Winterfolk was, in other words, created by a musician reflecting a musician’s sensibility, and, most importantly continues to operate according to the same principles. You won’t see an Aerosmith or an AC/DC tribute band headlining this festival just to put bums in seats. You will see genuinely accomplished talents appropriate to the concept of the festival and, perhaps more importantly, some people you might never have heard of had you not attended the event. [See today’s full listings in TORONTO EAST section of daily listings below.]
Which brings us to today’s highlight event as the 15th edition of the festival draws to a close: the release of a new album that features 15 artists each doing a song written by uber-versatile Tony Quarrington, an artist many mainstream music fans have never heard of but who is held in highest regard not only by Gladstone (who is a musical partner in several different combos) but obviously by the panoply of Roots Blues and Jazz talents who participated in the recording of the disc at a show last August.
I haven’t heard any of the tracks on The Songs of Tony Quarrington yet, so I can’t give you a critical assessment of its recording quality and mastering techniques. But I can tell you, as I’ve written before, that having heard Tony perform his originals live on several occasions, and knowing the abilities of all of the artists involved, the quality of this material is guaranteed to be first-rate.
Consider the list of artists who gathered at Black Swan on August 27 last year to lay down the tracks: Laura Fernandez, HOTCHA!, Stuart Laughton, Wayne Neon, Isabel Fryszberg, Soozi Schlanger, Wendell Ferguson, Fraser & Girard, Jon Brooks, Joe Hall, Glen Hornblast, Brian Gladstone, David Storey, Howard Gladstone and Sebastian Agnello. The fact that such a stellar roster would gather in one night to record such an album for a songwriter who is still alive and very healthy is a tribute not only to the subject’s awesome gifts, but also the organizational wherewithal to pull it all together.

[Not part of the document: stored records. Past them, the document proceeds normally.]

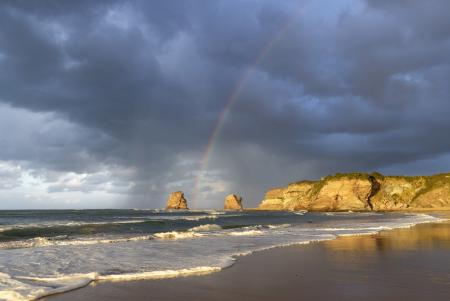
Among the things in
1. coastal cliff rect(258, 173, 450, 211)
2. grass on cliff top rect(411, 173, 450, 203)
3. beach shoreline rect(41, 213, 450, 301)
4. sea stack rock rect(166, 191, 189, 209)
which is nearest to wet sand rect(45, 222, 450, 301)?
beach shoreline rect(41, 213, 450, 301)

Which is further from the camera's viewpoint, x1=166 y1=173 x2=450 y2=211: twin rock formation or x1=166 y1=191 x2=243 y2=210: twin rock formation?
x1=166 y1=191 x2=243 y2=210: twin rock formation

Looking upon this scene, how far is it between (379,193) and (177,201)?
100255 millimetres

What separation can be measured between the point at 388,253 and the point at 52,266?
12726 millimetres

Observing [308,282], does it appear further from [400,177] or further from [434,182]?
[400,177]

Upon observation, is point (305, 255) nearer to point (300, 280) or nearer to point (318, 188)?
point (300, 280)

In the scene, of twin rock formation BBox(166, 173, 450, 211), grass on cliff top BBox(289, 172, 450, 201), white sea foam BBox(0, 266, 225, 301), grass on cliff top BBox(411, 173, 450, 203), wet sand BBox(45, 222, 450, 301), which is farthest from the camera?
grass on cliff top BBox(289, 172, 450, 201)

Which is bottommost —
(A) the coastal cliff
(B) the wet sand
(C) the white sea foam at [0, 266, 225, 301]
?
(B) the wet sand

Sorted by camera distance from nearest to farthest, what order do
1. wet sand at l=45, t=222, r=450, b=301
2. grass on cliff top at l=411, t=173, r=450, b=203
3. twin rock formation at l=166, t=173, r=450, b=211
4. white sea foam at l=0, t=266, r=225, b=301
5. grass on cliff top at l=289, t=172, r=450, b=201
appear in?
wet sand at l=45, t=222, r=450, b=301
white sea foam at l=0, t=266, r=225, b=301
twin rock formation at l=166, t=173, r=450, b=211
grass on cliff top at l=411, t=173, r=450, b=203
grass on cliff top at l=289, t=172, r=450, b=201

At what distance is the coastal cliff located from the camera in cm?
11147

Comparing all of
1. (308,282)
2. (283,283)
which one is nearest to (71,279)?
(283,283)

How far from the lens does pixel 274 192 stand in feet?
590

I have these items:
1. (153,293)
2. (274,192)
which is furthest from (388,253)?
(274,192)

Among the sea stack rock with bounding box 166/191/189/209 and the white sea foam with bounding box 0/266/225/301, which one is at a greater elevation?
the sea stack rock with bounding box 166/191/189/209

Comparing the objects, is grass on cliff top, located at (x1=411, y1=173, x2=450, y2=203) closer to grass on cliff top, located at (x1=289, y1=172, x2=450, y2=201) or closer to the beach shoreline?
grass on cliff top, located at (x1=289, y1=172, x2=450, y2=201)
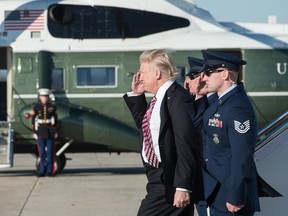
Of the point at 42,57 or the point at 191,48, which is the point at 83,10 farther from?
the point at 191,48

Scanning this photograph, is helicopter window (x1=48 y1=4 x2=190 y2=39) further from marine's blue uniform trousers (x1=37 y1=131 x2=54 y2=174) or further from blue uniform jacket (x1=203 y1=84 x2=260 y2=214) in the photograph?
blue uniform jacket (x1=203 y1=84 x2=260 y2=214)

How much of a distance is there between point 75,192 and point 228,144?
684 cm

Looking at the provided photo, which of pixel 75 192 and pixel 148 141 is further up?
pixel 148 141

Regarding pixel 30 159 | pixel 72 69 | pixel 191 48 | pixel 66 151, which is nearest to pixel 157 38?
pixel 191 48

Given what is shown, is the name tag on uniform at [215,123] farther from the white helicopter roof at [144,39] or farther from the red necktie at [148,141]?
the white helicopter roof at [144,39]

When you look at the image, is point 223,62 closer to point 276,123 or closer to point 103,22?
point 276,123

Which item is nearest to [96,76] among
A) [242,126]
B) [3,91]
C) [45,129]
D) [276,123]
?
[45,129]

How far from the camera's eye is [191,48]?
45.1 ft

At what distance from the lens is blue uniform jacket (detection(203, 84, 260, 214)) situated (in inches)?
189

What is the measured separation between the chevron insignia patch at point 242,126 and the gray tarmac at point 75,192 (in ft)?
16.1

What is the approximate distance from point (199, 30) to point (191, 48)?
43cm

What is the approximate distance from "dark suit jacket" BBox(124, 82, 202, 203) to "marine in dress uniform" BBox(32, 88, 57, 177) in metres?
8.36

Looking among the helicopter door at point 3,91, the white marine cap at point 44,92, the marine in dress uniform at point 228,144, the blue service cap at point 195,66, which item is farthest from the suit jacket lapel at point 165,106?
the helicopter door at point 3,91

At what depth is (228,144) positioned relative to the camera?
497 centimetres
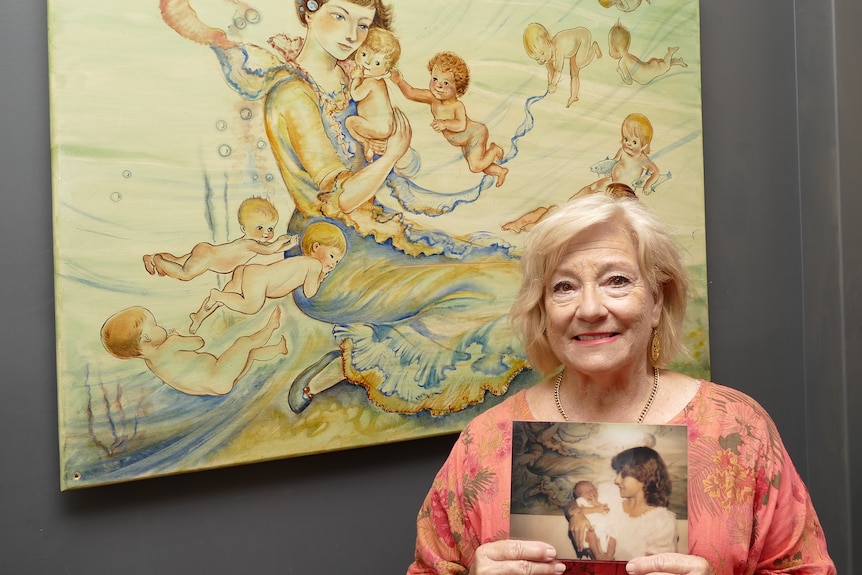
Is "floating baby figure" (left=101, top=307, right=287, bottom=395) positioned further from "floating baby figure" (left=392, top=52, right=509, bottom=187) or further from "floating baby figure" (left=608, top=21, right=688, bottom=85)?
"floating baby figure" (left=608, top=21, right=688, bottom=85)

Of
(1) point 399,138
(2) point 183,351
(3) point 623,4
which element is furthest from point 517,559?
(3) point 623,4

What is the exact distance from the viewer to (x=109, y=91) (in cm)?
152

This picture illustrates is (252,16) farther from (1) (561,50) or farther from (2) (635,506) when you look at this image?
(2) (635,506)

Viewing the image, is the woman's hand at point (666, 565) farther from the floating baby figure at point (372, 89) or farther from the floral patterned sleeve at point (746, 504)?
the floating baby figure at point (372, 89)

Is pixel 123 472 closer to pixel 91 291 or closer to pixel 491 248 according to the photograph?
pixel 91 291

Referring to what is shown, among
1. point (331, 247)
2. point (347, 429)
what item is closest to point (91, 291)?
point (331, 247)

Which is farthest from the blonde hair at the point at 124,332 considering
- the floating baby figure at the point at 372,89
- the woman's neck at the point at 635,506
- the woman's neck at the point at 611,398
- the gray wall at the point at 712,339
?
the woman's neck at the point at 635,506

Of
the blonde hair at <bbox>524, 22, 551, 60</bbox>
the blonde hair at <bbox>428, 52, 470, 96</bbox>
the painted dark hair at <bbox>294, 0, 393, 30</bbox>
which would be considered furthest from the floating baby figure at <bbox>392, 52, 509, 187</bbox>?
the blonde hair at <bbox>524, 22, 551, 60</bbox>

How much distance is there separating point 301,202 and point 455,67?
55 centimetres

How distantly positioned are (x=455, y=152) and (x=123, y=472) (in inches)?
42.1

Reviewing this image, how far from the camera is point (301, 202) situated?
1.73 m

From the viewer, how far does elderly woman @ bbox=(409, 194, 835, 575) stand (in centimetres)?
133

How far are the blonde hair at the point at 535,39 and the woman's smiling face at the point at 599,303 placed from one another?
0.83m

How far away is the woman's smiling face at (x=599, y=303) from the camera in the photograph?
1.36 meters
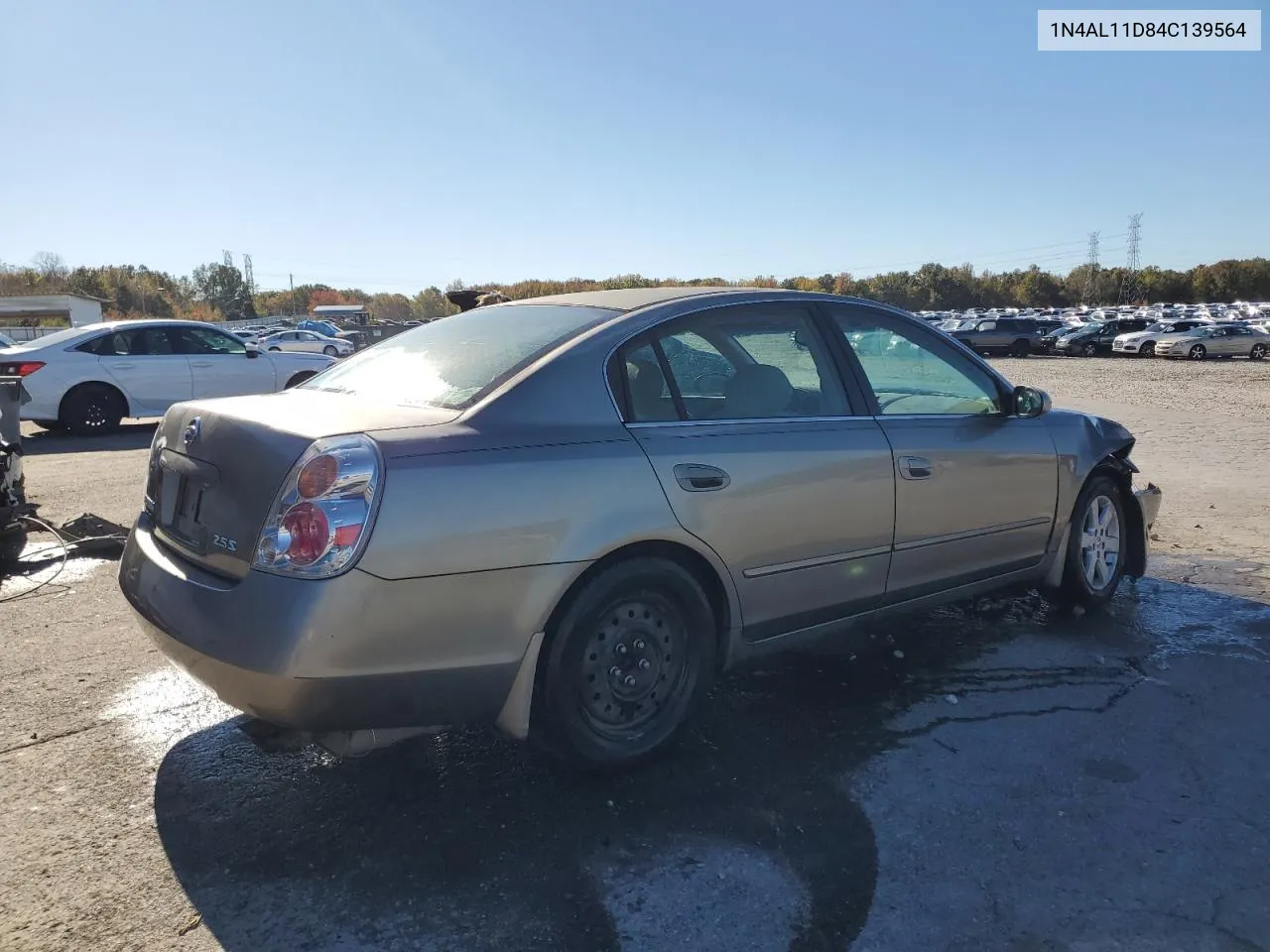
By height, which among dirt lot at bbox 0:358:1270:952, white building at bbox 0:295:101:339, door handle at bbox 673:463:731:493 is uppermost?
white building at bbox 0:295:101:339

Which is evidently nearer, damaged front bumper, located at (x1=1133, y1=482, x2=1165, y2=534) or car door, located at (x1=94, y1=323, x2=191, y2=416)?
damaged front bumper, located at (x1=1133, y1=482, x2=1165, y2=534)

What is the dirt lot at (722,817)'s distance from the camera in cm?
240

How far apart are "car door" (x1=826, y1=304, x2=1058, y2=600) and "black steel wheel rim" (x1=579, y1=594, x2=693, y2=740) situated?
1.12 m

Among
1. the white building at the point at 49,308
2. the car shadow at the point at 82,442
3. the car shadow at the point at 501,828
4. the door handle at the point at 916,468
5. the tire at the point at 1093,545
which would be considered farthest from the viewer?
the white building at the point at 49,308

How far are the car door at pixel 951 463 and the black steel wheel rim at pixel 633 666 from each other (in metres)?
1.12

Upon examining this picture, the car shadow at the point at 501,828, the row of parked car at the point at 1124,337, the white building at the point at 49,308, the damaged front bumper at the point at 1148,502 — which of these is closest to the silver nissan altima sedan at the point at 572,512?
the car shadow at the point at 501,828

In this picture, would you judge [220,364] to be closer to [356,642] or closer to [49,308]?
[356,642]

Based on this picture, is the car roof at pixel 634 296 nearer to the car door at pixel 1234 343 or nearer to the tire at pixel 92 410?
the tire at pixel 92 410

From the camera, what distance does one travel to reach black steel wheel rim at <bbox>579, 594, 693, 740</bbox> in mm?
3021

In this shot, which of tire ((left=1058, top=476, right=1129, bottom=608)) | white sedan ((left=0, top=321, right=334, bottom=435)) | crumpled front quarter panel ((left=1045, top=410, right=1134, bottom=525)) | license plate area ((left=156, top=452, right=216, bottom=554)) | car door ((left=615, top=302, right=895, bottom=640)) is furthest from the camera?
white sedan ((left=0, top=321, right=334, bottom=435))

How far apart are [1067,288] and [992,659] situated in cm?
11598

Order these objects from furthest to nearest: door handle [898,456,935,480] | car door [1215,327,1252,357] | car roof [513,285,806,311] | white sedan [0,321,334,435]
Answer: car door [1215,327,1252,357] → white sedan [0,321,334,435] → door handle [898,456,935,480] → car roof [513,285,806,311]

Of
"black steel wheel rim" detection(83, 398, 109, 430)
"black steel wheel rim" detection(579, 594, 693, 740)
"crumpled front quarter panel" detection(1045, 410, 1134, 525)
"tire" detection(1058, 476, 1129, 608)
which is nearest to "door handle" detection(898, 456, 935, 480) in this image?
"crumpled front quarter panel" detection(1045, 410, 1134, 525)

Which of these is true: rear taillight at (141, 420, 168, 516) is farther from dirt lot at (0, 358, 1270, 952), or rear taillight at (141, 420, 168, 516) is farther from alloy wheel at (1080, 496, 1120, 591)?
alloy wheel at (1080, 496, 1120, 591)
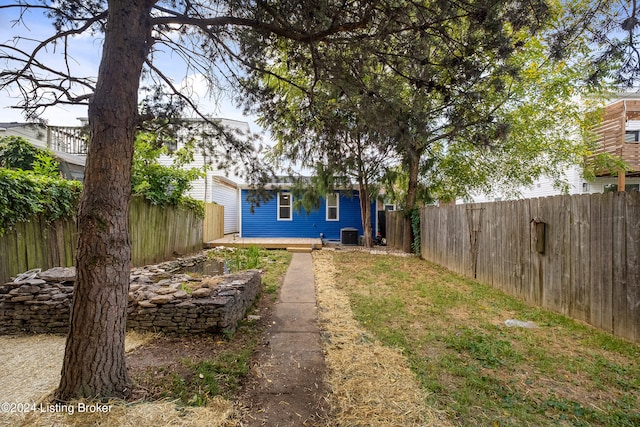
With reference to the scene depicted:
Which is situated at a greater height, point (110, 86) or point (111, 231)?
point (110, 86)

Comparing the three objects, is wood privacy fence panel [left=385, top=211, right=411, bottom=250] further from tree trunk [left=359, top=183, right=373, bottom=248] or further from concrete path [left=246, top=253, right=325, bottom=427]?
concrete path [left=246, top=253, right=325, bottom=427]

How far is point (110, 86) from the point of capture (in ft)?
6.89

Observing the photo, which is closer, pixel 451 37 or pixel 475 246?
pixel 451 37

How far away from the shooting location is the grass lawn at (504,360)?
2.15 metres

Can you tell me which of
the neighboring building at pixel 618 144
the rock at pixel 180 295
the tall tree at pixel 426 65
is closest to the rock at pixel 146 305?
the rock at pixel 180 295

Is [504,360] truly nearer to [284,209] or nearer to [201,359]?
[201,359]

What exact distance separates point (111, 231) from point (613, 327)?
506cm

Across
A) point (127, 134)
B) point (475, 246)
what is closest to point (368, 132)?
point (127, 134)

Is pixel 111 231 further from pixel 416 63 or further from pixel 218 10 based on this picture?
pixel 416 63

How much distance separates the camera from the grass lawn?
2148mm

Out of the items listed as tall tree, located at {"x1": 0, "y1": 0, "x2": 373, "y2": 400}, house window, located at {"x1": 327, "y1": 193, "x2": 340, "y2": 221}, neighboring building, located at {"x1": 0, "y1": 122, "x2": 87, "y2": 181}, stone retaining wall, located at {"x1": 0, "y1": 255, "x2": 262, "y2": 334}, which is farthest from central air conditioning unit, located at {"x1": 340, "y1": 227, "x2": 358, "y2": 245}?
tall tree, located at {"x1": 0, "y1": 0, "x2": 373, "y2": 400}

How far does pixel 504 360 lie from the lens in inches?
114

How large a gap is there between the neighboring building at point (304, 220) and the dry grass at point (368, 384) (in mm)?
10629

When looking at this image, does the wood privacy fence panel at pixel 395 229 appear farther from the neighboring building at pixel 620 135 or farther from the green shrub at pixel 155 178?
the green shrub at pixel 155 178
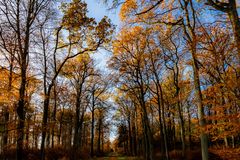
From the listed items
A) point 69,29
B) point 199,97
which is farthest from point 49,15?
point 199,97

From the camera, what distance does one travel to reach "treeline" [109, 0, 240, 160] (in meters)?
7.86

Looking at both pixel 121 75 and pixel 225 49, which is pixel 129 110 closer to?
pixel 121 75

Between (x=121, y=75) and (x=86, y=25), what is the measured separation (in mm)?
9486

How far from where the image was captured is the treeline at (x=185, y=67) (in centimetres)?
786

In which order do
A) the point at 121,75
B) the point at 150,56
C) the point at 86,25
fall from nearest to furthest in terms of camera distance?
the point at 86,25 < the point at 150,56 < the point at 121,75

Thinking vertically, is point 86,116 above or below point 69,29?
below

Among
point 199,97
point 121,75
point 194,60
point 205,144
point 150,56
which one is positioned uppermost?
point 150,56

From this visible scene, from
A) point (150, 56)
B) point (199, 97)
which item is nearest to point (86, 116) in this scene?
point (150, 56)

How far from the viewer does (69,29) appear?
1166 centimetres

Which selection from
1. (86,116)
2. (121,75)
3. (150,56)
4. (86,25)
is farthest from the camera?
(86,116)

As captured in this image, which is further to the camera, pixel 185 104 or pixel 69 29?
pixel 185 104

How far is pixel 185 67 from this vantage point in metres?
21.9

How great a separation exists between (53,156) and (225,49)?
59.2 feet

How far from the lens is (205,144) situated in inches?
354
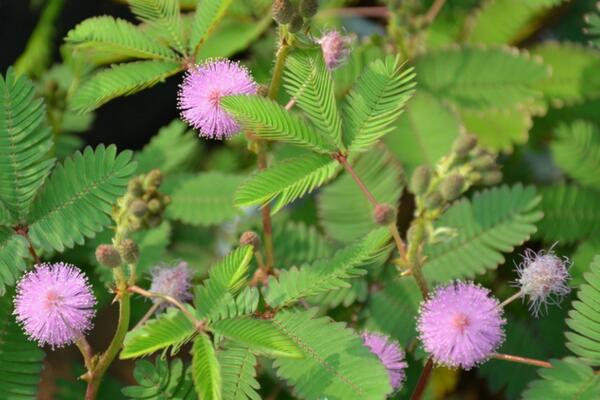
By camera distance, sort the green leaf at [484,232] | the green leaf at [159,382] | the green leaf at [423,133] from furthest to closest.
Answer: the green leaf at [423,133] → the green leaf at [484,232] → the green leaf at [159,382]

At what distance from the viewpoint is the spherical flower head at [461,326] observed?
1192mm

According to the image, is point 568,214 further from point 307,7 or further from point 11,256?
point 11,256

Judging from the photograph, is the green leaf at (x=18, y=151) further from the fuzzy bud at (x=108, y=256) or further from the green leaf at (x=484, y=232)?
the green leaf at (x=484, y=232)

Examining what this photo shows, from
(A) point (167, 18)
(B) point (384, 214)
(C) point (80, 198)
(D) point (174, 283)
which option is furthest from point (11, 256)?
(B) point (384, 214)

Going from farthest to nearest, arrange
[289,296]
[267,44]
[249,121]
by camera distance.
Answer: [267,44] < [289,296] < [249,121]

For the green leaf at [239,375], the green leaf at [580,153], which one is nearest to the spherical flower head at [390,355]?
the green leaf at [239,375]

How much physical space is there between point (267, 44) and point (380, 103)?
1.00 meters

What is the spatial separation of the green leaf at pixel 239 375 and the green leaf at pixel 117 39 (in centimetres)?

All of these performers, except Fraser & Girard and Jon Brooks for some reason (however Heather Fielding has been added to the mix) are scheduled to be on the bill for this afternoon’s 3-7 pm gala performance in the upstairs theatre room at the Swan at 154 Danforth Ave., for which cover (separate from the general festival admission ducat) is $20. No doubt many if not most or all of them will also be accompanied by the man of the hour himself, for Quarrington is also a master accompanist whom I’ve seen magically create delightful musical companions for artists on songs which he’s never heard before.
It’s the spirit embodied so dramatically in such an event (and reflected elsewhere in many of the other “mix-and-mingle” themed showcase presentations throughout the weekend) that truly captures the essence of what a music festival is meant to be: a place where artists socialize, perform together in new ways and inspire on another, where a sense of community among the participants and spectators is nurtured and reinforced.
At fifteen years of age, Winterfolk is no troubled adolescent or contumacious rebel; it is, rather, beginning to blossom to display the promise of full maturity that can be expected to continue to unfold and grow in the years ahead.